TASK OBJECTIVE = Convert the lines of the listing below, from the line with "What depth from" up to and including the last line of the listing, into a JSON list of strings, with one string per line and blank lines omitted.

RECORDS SUPPLIED =
>>>
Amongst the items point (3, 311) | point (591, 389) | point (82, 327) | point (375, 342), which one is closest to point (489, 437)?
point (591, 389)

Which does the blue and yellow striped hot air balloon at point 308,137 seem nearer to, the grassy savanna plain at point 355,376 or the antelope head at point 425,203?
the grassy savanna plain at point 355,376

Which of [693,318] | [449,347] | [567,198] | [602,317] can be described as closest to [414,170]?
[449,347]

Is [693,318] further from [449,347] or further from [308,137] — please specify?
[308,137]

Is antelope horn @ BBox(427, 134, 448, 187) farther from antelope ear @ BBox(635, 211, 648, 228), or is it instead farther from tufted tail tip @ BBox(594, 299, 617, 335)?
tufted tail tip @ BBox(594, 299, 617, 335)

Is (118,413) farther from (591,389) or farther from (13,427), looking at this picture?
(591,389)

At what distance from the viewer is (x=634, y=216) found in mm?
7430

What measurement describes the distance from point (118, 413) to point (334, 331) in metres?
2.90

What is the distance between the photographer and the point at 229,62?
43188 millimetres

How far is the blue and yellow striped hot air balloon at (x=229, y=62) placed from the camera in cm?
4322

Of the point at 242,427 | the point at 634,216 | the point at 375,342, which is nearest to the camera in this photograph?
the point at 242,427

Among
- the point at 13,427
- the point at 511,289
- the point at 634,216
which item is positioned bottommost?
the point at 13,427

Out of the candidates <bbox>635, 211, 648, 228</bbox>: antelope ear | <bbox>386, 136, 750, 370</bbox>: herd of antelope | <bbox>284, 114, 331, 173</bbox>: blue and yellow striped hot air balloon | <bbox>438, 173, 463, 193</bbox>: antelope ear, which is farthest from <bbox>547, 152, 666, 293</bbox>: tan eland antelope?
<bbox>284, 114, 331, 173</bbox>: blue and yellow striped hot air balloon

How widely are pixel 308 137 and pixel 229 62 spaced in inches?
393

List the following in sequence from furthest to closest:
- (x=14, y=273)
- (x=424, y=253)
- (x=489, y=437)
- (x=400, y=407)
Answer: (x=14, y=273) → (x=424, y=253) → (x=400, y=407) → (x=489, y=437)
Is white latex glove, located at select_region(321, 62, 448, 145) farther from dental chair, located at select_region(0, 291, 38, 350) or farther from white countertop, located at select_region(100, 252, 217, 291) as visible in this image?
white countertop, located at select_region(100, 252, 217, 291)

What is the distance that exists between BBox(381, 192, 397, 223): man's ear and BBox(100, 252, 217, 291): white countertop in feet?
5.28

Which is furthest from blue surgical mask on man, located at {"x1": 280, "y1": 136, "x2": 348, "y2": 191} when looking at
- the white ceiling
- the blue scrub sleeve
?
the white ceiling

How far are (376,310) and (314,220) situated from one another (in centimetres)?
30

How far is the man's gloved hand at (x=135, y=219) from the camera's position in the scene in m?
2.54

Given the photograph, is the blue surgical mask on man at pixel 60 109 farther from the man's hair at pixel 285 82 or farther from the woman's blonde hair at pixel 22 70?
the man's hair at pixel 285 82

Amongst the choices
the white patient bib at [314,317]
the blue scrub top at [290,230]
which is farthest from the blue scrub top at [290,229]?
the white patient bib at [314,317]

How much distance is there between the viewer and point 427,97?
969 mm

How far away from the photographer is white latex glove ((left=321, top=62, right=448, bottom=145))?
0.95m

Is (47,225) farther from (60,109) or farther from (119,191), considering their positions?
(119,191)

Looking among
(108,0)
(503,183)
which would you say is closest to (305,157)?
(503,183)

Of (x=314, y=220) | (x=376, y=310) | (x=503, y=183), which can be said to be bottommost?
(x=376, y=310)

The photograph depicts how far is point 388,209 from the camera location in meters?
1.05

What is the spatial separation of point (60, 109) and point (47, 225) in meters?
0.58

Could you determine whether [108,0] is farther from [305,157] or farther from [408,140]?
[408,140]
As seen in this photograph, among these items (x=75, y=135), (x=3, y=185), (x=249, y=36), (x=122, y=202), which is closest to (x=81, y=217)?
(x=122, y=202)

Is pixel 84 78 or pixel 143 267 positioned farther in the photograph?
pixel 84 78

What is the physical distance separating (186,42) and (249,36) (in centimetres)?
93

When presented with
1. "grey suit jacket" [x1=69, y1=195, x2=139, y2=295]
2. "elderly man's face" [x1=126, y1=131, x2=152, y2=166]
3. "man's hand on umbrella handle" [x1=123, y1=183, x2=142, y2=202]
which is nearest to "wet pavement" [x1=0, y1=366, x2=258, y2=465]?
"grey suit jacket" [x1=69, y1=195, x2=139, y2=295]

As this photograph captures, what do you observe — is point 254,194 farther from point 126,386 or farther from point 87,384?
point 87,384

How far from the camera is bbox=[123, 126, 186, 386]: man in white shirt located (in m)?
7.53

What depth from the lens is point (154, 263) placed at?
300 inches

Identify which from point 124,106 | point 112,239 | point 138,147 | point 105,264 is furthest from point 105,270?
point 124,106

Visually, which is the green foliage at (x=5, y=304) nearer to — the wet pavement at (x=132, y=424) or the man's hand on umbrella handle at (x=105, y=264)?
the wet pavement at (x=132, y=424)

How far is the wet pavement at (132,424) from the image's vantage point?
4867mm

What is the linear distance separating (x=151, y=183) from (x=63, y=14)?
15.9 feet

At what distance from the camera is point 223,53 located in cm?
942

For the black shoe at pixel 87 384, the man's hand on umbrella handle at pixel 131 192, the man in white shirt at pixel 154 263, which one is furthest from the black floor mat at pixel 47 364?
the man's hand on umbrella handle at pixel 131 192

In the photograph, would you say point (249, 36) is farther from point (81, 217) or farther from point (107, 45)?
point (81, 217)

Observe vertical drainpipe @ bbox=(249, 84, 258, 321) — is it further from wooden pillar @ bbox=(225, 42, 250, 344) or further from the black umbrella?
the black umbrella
<<<
TASK ANSWER =
[
  "What depth from the lens is point (154, 263) placed at?",
  "300 inches",
  "Identify which from point 124,106 | point 112,239 | point 138,147 | point 105,264 is furthest from point 105,270?",
  "point 124,106",
  "Visually, which is the green foliage at (x=5, y=304) nearer to — the wet pavement at (x=132, y=424) or the man's hand on umbrella handle at (x=105, y=264)?",
  "the wet pavement at (x=132, y=424)",
  "How far is the wet pavement at (132,424) from the image's vantage point?",
  "4867mm",
  "What is the linear distance separating (x=151, y=183) from (x=63, y=14)?",
  "15.9 feet",
  "At what distance from the camera is point 223,53 located in cm?",
  "942",
  "For the black shoe at pixel 87 384, the man's hand on umbrella handle at pixel 131 192, the man in white shirt at pixel 154 263, which one is furthest from the black floor mat at pixel 47 364?",
  "the man's hand on umbrella handle at pixel 131 192",
  "In the photograph, would you say point (249, 36) is farther from point (81, 217) or farther from point (107, 45)?",
  "point (81, 217)",
  "Observe vertical drainpipe @ bbox=(249, 84, 258, 321) — is it further from wooden pillar @ bbox=(225, 42, 250, 344) or further from the black umbrella?",
  "the black umbrella"
]